- [Belge bölümü]
________________________
Ben burada kendim rol almak istedim. Sergi kurgusunun ayrı bir iş haline gelip gelmemesi meselesini de çok düşündüm. Tasarım, sanatçıların eserlerinin en doğru ve onların istedikleri biçimde algılanmasını sağlayacak bir araçtır burada ancak. Oradaki geometrilerin, bana verilen L boşlukta bu altı odayı insanlara belirli bir akışla dolaştırma amacıyla bir ilgisi vardı. Etli eşiklerin odaları birbirinden ayırma işlevi vardı. Sonuçta bir odadan bir odaya bağlandığınızda bir işi karşınızda mı göreceksiniz ya da üç projeksiyonu sağınızda homojen bir şekilde dizili mi göreceksiniz, kurgunun bunlarla ilgisi var. Mekanda benim varlığım teknikti. Bunun yanında tavanların açık ve kapalı oluşu, projeksiyonların yansıtılacakları yerler gibi konularda en son kararları ben netleştirdim fakat her zaman önce sanatçı kendi istediğini söyledi, ben bir öneride bulundum ve genelde de bunlar hep örtüştü. Benim düşüncem bu şekilde ama tersi de olabilir. Sergiye geldiğimizde o L’nin içinde doğrudan bir mimarla karşılaşmak mümkündü. Ama ben bunu yapmaktan özellikle uzak durmaya çalıştım.

DG: Bir güncel sanat etkinliğine gidiyor olmanın herkeste sürekli bir şeyleri anlamlandırma etkisi olduğunu düşünüyorum. Bu sergi de zihinsel bir katılım bekliyor.

EU: Güncel sanata ilgi duymak, vakit harcamak ve yavaşça da alışmak gerekiyor. Ben güncel sanatı izlemeyi seviyorum. Anlamak, iyisini kötüsünden; gerçeğini ‘mış gibi’sinden ayırabilmek istiyorum. Ama yadırgadığım bir durum var. Bir arkadaşımdan bahsedeyim. Sergilere gidip doğa resimlerine bakmaktan çok zevk alıyor. O sergiden çıkıp hiç soru sormuyor. Ama öte yandan bu sergide de yer alan Kerem (Ozan Bayraktar)’in Tophane’deki sergisine soktuğumda bana “Ya bu da ne demek şimdi?” demişti. Orada Kerem’in kendi yaptığı maketlerin fotoğrafları vardı. Nasıl diğerinde doğa resimleri varsa burada da derin dondurucuda buz tutmuş bisiklet maketlerinin fotoğrafları vardı ve bence özel bir anlamı yoktu. Kerem’e de sorsanız bir anlamı olmadığını söyleyecekti. Bense o resme bakmaktan hoşlanıyorum, bana bir takım hisler veriyor, sergilendiği yerde bir atmosfer yaratıyor. Birisine çocukluğunu, bana bir kazayı hatırlatıyor. Ama insanlar yabancı oldukları durumlarda bir anlam arama çabası içine giriyor. Aslında bu insanı kasan bir durum. Böyle kasmaya gerek yok. Rahat olmak lazım. Tabii bunların bazılarını sevip bazılarını sevmeyebilirsiniz. İlk karşılaşmanızda sizinle ilişki kurar ya da kurmaz, illa ki “bu ne demek istiyor bir anlasam seveceğim” zorlamasına girmeye gerek yok.
________________________
- [Sağlanan kayıtlar]
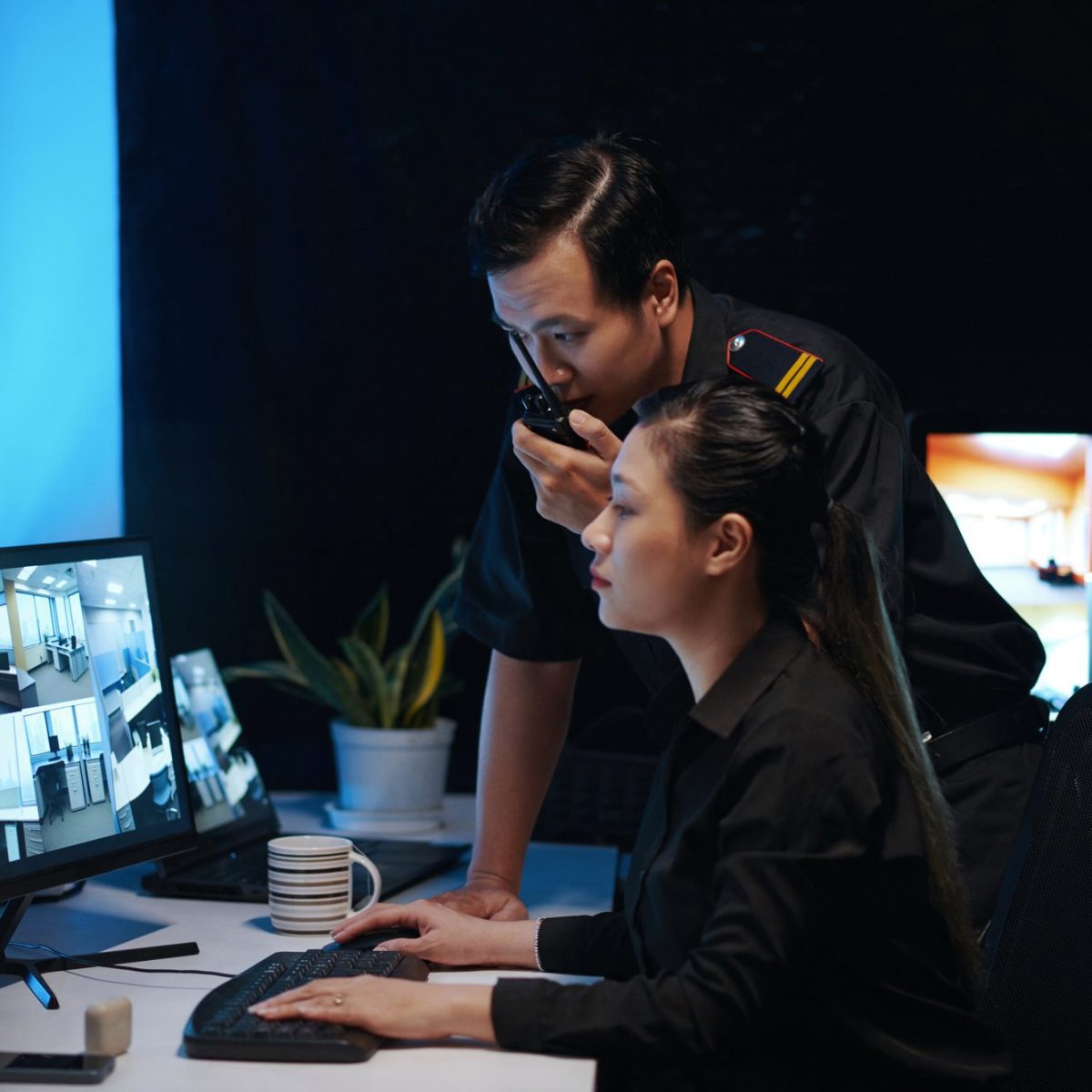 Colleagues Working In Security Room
________________________
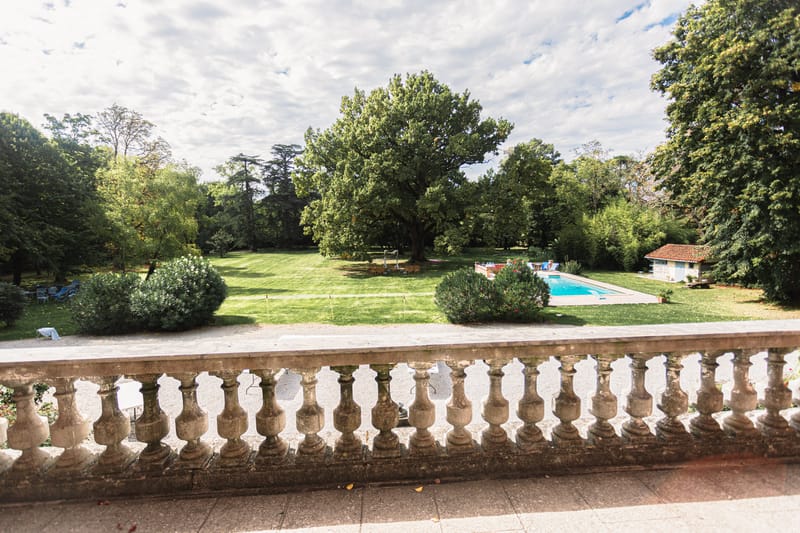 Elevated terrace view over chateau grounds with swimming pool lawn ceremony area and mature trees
________________________
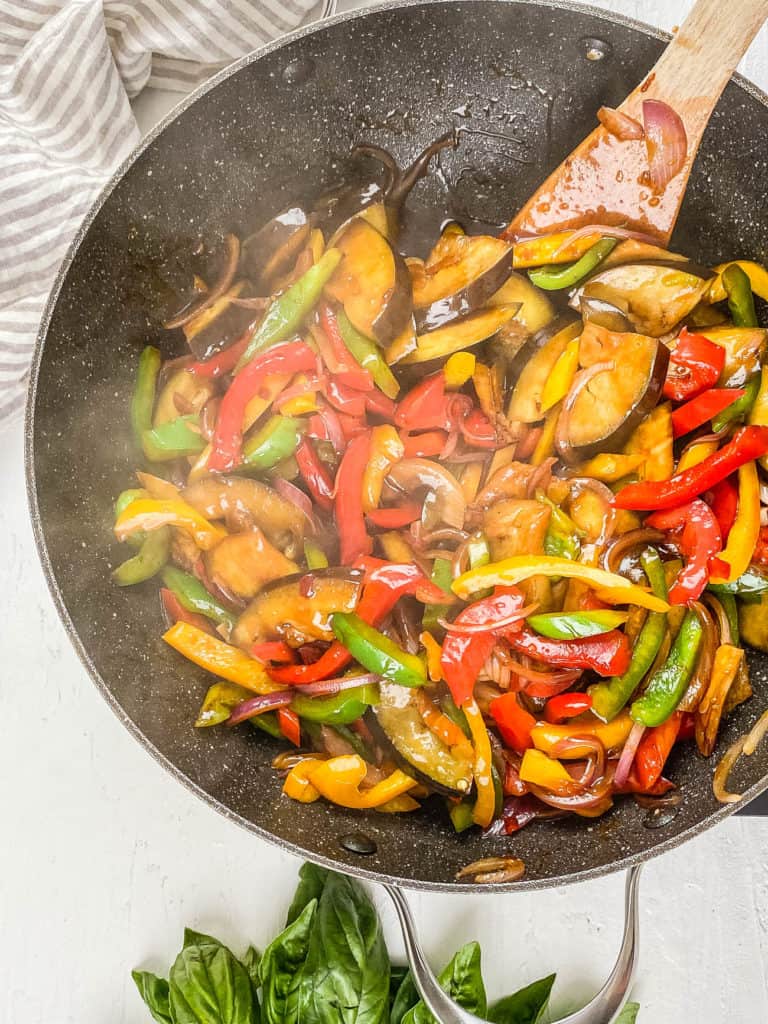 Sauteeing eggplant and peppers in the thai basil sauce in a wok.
________________________
- [Yapılacaklar]
[1] Sergi söyleşisindeki "Tasarım, sanatçıların eserlerinin en doğru ve onların istedikleri biçimde algılanmasını sağlayacak bir araçtır burada ancak." cümlesini İngilizceye çeviriniz.
[2] Sergi söyleşisinde "DG: Bir güncel" ifadesiyle başlayıp "bir katılım bekliyor." ifadesiyle biten kısmı hiçbir değişiklik yapmadan yeniden yazınız.
Bu çalışmada kayıtlara ihtiyaç duyulmamaktadır.

- [Yanıtlar]
[1] Here, design is merely a tool that ensures the artists' works are perceived in the most accurate way and in the manner they wish.

[2]
DG: Bir güncel sanat etkinliğine gidiyor olmanın herkeste sürekli bir şeyleri anlamlandırma etkisi olduğunu düşünüyorum. Bu sergi de zihinsel bir katılım bekliyor.